Roberto Hernandez started for the Rays and allowed five runs on eight hits en route to his 12th loss of the season. The veteran right-hander finished just four innings, echoing the pitching staff's recent problems.
In four of the Rays' past five games, the starter has not made it into the sixth inning save for David Price, who started Friday night and deserved a better fate after pitching seven innings and leaving the game with a 6-1 lead that the bullpen lost.
"It's been uncharacteristic pitching-wise in general," Rays manager Joe Maddon said. "We've been pitching so well, both starters and bullpen. But we have not in the recent past. We scored enough runs in recent games, but we could not hold it. Today we just got outpitched, outplayed today."
The Dodgers got busy early on Saturday.
Nick Punto's one-out infield single in the first set the table for Adrian Gonzalez, who followed with his 16th homer of the season to put the Dodgers up, 2-0.

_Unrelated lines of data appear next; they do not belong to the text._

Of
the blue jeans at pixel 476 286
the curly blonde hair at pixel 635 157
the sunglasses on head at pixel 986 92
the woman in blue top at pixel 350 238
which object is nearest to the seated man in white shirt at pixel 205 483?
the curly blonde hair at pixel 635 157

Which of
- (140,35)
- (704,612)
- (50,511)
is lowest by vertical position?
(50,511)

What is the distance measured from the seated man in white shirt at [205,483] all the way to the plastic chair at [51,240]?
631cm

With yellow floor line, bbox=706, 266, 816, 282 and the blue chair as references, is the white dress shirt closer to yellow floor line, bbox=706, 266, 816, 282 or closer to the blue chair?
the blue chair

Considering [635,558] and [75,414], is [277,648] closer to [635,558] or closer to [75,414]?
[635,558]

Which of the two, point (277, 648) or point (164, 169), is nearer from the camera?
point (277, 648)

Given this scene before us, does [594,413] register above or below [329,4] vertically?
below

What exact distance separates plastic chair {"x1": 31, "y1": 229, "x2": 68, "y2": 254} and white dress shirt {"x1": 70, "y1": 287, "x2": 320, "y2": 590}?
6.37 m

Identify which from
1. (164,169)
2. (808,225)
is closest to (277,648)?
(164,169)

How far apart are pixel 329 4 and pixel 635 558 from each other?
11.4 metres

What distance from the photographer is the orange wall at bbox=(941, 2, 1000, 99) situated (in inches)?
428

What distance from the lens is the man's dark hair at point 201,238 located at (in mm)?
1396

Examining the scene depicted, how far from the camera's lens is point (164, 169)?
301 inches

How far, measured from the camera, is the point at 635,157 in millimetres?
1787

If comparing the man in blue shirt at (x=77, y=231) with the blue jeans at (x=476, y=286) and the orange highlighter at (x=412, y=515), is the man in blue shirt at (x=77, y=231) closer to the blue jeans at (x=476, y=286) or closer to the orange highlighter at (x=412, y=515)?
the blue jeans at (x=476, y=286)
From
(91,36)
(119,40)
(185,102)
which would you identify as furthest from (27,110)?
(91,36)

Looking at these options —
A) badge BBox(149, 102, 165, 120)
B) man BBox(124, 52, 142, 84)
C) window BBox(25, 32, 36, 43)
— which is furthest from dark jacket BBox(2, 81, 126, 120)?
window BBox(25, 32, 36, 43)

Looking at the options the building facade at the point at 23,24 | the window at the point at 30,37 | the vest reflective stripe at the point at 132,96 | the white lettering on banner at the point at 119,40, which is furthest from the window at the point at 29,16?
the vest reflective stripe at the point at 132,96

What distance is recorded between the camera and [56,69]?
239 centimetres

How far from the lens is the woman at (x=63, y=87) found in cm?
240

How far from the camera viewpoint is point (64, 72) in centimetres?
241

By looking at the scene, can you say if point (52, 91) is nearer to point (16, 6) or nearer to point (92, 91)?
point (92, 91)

"The ball, a little bit down," Hernandez said. "Everybody knows that guy is a good hitter."
Starting pitcher Zack Greinke ignited another Dodgers rally in the third when he drew a leadoff walk. Carl Crawford then doubled to right before Punto singled through the middle to drive home both runners for a 4-0 lead.
"I don't want to walk [Greinke]," Hernandez said. "That guy I think can hit. I don't want to miss with the pitch."
Los Angeles loaded the bases with no outs in the fourth when A.J. Ellis came through with a sacrifice fly that scored Andre Ethier to put the Dodgers up 5-0. The Rays dodged further trouble in the inning when they turned the sac fly into a double play. Evan Longoria pulled off the hidden-ball trick, tagging Juan Uribe for the second out.
Clearly, Hernandez's bread-and-butter pitch, the sinker, did not have the requisite diving action needed to be successful Saturday.
"After the first inning everything was flat and up too much," Hernandez said.
"Today he was just not sharp," Maddon said. "You can see that from Jump Street. It wasn't even about the home run to Adrian, it's walking Greinke to allow that inning to set up. That's the bigger play. That's what you didn't want to permit to happen."
At the other end of Saturday's spectrum stood Greinke (10-3), who limited the Rays to six hits and a walk over 6 1/3 innings with seven strikeouts.
"I'm pitching better for the most part," Greinke said. "I'm getting out of some jams, there could be some luck involved with that. For the most part, I'm executing pitches and all of them are a lot sharper.
"I definitely wasn't perfect, but I made some good pitches. I mixed it up a lot, more than usual. That was the plan, and I stayed with it and it worked well."
Greinke reached double-digit wins for the sixth consecutive season, looking sharp, as usual, to Longoria.
"He was good," Longoria said. "He's a guy that constantly mixes his pitches and doesn't really fall into any patterns. I don't know if he was doing it on purpose, but his fastball for some reason was cutting away from me today.
"He's kind of one of those guys who hits his spots early in the game and doesn't really mix his pitches a whole lot until he needs to. And then he goes to the well and all of his pitches are plus."
Saturday's loss clearly wasn't as tough to swallow as the come-from-behind defeat Wednesday at Arizona and Friday night in the first game of this series. Nevertheless, the team is headed in a different direction than it was a week ago.
"I just think there was several games that we had a chance to win and we gave them up," Maddon said. "That's not normally our DNA. We'll get back to being who we are. It's just that everything is not flowing as it had been. Happens. I'm not concerned. We'll be fine. Dodgers got us. Diamondbacks hit the ball well against us and we gave up two games, so that's part of it."